# Task details:
The entries below are to be repeated exactly as they stand.

*** Block opens ***

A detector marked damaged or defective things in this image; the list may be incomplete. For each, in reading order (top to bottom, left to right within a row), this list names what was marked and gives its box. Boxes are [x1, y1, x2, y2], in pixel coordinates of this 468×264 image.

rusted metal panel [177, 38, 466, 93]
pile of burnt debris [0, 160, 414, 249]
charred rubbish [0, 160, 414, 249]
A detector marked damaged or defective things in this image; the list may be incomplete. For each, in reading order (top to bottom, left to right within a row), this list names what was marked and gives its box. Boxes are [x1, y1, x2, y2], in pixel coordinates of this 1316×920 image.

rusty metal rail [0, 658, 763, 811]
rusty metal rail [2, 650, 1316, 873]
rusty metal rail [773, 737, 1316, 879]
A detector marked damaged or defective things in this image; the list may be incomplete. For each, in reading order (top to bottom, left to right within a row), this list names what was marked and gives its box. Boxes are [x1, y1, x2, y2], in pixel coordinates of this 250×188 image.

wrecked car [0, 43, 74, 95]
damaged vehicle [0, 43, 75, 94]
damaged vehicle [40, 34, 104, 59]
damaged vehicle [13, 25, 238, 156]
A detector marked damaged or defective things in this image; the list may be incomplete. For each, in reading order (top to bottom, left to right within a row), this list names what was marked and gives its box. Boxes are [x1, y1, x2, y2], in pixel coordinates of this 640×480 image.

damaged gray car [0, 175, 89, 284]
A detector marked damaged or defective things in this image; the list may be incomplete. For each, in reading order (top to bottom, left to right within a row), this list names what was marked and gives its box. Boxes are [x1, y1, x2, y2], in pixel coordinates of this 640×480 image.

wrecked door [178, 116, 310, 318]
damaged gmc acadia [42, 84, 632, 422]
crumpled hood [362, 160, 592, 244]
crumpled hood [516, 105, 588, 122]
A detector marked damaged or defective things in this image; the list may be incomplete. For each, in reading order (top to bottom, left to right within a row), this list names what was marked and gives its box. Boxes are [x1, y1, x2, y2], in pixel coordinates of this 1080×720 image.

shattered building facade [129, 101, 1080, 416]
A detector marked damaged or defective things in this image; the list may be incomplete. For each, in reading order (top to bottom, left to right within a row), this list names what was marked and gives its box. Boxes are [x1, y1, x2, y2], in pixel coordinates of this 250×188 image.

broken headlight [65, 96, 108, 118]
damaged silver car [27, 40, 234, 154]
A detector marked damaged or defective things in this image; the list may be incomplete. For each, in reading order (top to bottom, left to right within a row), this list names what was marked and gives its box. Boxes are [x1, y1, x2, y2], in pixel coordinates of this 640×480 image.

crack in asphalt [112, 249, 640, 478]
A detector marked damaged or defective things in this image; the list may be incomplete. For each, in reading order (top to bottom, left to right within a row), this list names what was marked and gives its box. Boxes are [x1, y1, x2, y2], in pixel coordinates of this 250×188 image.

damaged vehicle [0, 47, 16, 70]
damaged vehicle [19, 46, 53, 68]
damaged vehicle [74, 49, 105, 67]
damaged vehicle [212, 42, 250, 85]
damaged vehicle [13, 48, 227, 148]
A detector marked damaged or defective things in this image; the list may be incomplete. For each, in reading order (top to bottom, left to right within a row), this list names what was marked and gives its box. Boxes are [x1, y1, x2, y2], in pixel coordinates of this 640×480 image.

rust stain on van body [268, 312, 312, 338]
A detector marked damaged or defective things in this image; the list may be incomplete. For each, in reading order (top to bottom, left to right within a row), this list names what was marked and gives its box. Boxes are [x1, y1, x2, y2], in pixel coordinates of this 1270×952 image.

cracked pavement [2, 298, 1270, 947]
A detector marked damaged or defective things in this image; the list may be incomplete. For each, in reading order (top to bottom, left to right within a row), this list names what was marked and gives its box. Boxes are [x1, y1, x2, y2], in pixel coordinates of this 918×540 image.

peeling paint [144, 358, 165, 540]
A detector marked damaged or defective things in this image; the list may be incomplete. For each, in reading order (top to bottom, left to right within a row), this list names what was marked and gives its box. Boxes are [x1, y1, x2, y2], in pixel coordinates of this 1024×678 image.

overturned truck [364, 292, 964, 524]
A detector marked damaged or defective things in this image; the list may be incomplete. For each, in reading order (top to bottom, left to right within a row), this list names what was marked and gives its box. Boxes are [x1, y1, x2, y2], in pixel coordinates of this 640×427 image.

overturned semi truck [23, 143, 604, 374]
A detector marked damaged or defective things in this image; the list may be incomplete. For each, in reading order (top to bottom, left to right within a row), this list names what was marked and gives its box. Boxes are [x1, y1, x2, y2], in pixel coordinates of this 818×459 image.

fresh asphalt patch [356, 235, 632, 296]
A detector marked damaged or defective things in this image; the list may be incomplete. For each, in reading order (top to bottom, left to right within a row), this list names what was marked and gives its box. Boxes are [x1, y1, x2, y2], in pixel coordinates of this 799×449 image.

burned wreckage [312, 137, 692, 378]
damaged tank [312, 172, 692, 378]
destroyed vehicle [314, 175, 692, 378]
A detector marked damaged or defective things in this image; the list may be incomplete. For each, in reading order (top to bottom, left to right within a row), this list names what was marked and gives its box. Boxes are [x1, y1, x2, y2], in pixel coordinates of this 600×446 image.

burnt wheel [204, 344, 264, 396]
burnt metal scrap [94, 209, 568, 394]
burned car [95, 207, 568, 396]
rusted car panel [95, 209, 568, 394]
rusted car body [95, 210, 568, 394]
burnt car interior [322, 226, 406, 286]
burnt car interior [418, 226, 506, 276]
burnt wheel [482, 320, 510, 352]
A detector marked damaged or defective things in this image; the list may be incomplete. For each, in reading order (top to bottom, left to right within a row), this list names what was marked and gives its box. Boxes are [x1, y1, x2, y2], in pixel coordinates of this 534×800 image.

*** Block closes ***

# Result:
A detector marked damaged or defective things in this image; the list may be incomplete. For each, in reading order (top to bottom, left to right within a row), this list names what was marked and gives its box. Boxes are [x1, y1, x2, y2], in pixel coordinates of this 468×264 image.

rusted metal panel [177, 38, 466, 93]
pile of burnt debris [0, 160, 414, 249]
charred rubbish [0, 160, 414, 249]
A detector marked damaged or defective things in this image; the list may be incomplete. For each, in reading order (top to bottom, left to right within a row), this list names what was marked and gives its box. Boxes are [x1, y1, x2, y2], in pixel coordinates of this 1316×920 image.

rusty metal rail [0, 658, 763, 811]
rusty metal rail [2, 650, 1316, 873]
rusty metal rail [773, 737, 1316, 879]
A detector marked damaged or defective things in this image; the list may be incomplete. For each, in reading order (top to bottom, left to right within a row), this list names what was marked and gives its box. Boxes are [x1, y1, x2, y2], in pixel coordinates of this 250×188 image.

wrecked car [0, 43, 74, 95]
damaged vehicle [0, 43, 75, 94]
damaged vehicle [40, 34, 104, 59]
damaged vehicle [13, 25, 238, 156]
A detector marked damaged or defective things in this image; the list may be incomplete. For each, in reading order (top to bottom, left to right within a row), this list names what was marked and gives its box. Boxes are [x1, y1, x2, y2], in pixel coordinates of this 640×480 image.

damaged gray car [0, 175, 89, 284]
A detector marked damaged or defective things in this image; the list may be incomplete. For each, in reading order (top to bottom, left to right within a row), this list names what was marked and gives its box. Boxes are [x1, y1, x2, y2], in pixel coordinates of this 640×480 image.

wrecked door [178, 116, 310, 318]
damaged gmc acadia [42, 84, 632, 422]
crumpled hood [362, 160, 592, 244]
crumpled hood [516, 105, 588, 122]
A detector marked damaged or defective things in this image; the list may be incomplete. For each, in reading order (top to bottom, left to right within a row), this list names what was marked and gives its box. Boxes are [x1, y1, x2, y2], in pixel coordinates of this 1080×720 image.

shattered building facade [129, 101, 1080, 416]
A detector marked damaged or defective things in this image; the list may be incomplete. For each, in reading order (top to bottom, left to right within a row), this list names what was marked and gives its box. Boxes are [x1, y1, x2, y2], in pixel coordinates of this 250×188 image.

broken headlight [65, 96, 108, 118]
damaged silver car [27, 40, 234, 154]
A detector marked damaged or defective things in this image; the list may be incomplete. For each, in reading order (top to bottom, left to right within a row), this list names what was marked and gives its box. Boxes are [x1, y1, x2, y2], in pixel coordinates of this 640×480 image.

crack in asphalt [112, 249, 640, 478]
A detector marked damaged or defective things in this image; the list may be incomplete. For each, in reading order (top to bottom, left to right within a row), this list names what was marked and gives its box. Boxes are [x1, y1, x2, y2], in pixel coordinates of this 250×188 image.

damaged vehicle [0, 47, 16, 70]
damaged vehicle [19, 46, 53, 68]
damaged vehicle [74, 49, 105, 67]
damaged vehicle [212, 42, 250, 85]
damaged vehicle [13, 48, 227, 148]
A detector marked damaged or defective things in this image; the list may be incomplete. For each, in reading order (top to bottom, left to right within a row), this list names what was marked and gives its box. Boxes are [x1, y1, x2, y2], in pixel coordinates of this 640×480 image.

rust stain on van body [268, 312, 312, 338]
A detector marked damaged or defective things in this image; the list may be incomplete. For each, in reading order (top to bottom, left to right within a row), this list names what was marked and gives its box. Boxes are [x1, y1, x2, y2], in pixel coordinates of this 1270×952 image.

cracked pavement [2, 298, 1270, 947]
A detector marked damaged or defective things in this image; the list may be incomplete. For each, in reading order (top to bottom, left to right within a row), this list names what was marked and gives its box. Boxes are [x1, y1, x2, y2], in pixel coordinates of this 918×540 image.

peeling paint [144, 358, 165, 540]
A detector marked damaged or defective things in this image; the list may be incomplete. For each, in reading order (top to bottom, left to right within a row), this list names what was marked and gives its box. Boxes are [x1, y1, x2, y2], in pixel coordinates of this 1024×678 image.

overturned truck [364, 292, 964, 524]
A detector marked damaged or defective things in this image; the list may be incomplete. For each, in reading order (top to bottom, left to right within a row), this list names what was marked and gives its box. Boxes are [x1, y1, x2, y2], in pixel coordinates of this 640×427 image.

overturned semi truck [23, 143, 604, 374]
A detector marked damaged or defective things in this image; the list may be incomplete. For each, in reading order (top to bottom, left to right within a row), this list names what was marked and gives its box. Boxes are [x1, y1, x2, y2], in pixel coordinates of this 818×459 image.

fresh asphalt patch [356, 235, 632, 296]
A detector marked damaged or defective things in this image; the list may be incomplete. For each, in reading order (top to bottom, left to right within a row), this list names what was marked and gives its box. Boxes are [x1, y1, x2, y2], in pixel coordinates of this 799×449 image.

burned wreckage [312, 137, 692, 378]
damaged tank [312, 172, 692, 378]
destroyed vehicle [314, 175, 692, 378]
A detector marked damaged or defective things in this image; the list may be incomplete. For each, in reading order (top to bottom, left to right within a row), this list names what was marked and gives its box. Boxes are [x1, y1, x2, y2], in pixel coordinates of this 600×446 image.

burnt wheel [204, 344, 264, 396]
burnt metal scrap [94, 209, 568, 394]
burned car [95, 207, 568, 396]
rusted car panel [95, 209, 568, 394]
rusted car body [95, 210, 568, 394]
burnt car interior [322, 226, 406, 286]
burnt car interior [418, 226, 506, 276]
burnt wheel [482, 320, 510, 352]
A detector marked damaged or defective things in this image; the list may be incomplete. For each, in reading order (top to bottom, left to right within a row), this list names what was marked and gives its box. Boxes are [x1, y1, x2, y2], in pixel coordinates of this 534×800 image.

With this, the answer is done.